Ce n'est pas le seul tour de passe-passe du film, dont les coutures artificielles sont ici volontairement plus visibles et radicales qu'avant. En clair: il n'y a pas de décor et les quelques comédiens jouent devant des toiles peintes, des bâches de couleur. Écrin épuré pour mettre en valeur le texte? La pièce d'Alan Ayckbourn (déjà auteur de Smoking / No Smoking et Cœurs) est pourtant, cette fois peut-être encore plus que les autres, un pénible vaudeville bourgeois plein de quiproquos lourdingues et coups de théâtre qui, si elle était mise en scène de manière classique, donnerait un horrible navet. Ses pièces comprennent-elles d'ailleurs à chaque fois le germe des théories narratives chères à Resnais ou bien celui-ci les projette t-il d'autant plus facilement que le texte d'origine est plat et superficiel ? Mystère. Quoi qu'il en soit, ce parti pris de mise en scène radical, souligné une fois de plus par une certaine artificialité chez les comédiens (Azéma tire la couverture à elle, surjouant même quand elle est silencieuse, tandis que Kiberlain semble s'ennuyer à mourir), fait tout le sel du film. Mais passé la stupéfaction initiale, ce concept manque de nuances pour pouvoir rattraper à lui tout seul, et malgré toute l'ironie de Resnais, un texte aussi inepte.
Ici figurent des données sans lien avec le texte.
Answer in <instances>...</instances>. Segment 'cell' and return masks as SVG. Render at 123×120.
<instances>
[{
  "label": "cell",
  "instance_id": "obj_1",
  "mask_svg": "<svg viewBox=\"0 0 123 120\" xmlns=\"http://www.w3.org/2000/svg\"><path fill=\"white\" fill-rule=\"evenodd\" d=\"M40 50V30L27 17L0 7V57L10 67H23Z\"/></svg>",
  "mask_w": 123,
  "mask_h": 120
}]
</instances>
Tout ce que l'on peut projeter de mise en abyme autour de ce plateau de théâtre qui se monte sous nos yeux pour la troupe habituelle de Resnais, sur le fait de voir Azéma jouer ce qui parait presque son propre rôle, sur Resnais qui filme cette histoire de mourant manipulant son entourage avec malice... Tout cela est certes intéressant, mais d'une part cela reste a moitié extra-filmique (on en revient a la frontière floue du début), et surtout cela ne suffit pas à rendre intéressants ces personnages énervants au possible et leurs petits tracas pathétiques. Resnais s'intéresse t-il vraiment lui-même au premier degré à ces scènes de ménage qui rappellent la série du même nom? Les comédiens y croient-ils eux-mêmes? Quels horribles personnages et quelle horrible vision de l'humanité, où des supposés amis de toute une vie passent leur temps à se mentir, se trahir et se tromper. Quand on pense que le film a failli s'appeler Joie de vivre on croit rêver, tant tout cela donne plutôt envie de mourir ou de devenir définitivement misanthrope. Ceux qui pardonneront tout à un aussi grand metteur en scène peuvent en tout cas nous faire parvenir leur avis sur un générique de début ici embarrassant de laideur, images amateur floues style cd-rom de code de la route, accompagné du jingle des Chiffres et des lettres. A quel jeune réalisateur aurait-on pardonné une aussi terrible faute de goût sous prétexte que c'est "libre" ou "tellement jeune"? cette indulgence confirme que décidément, on ne prête qu'aux riches.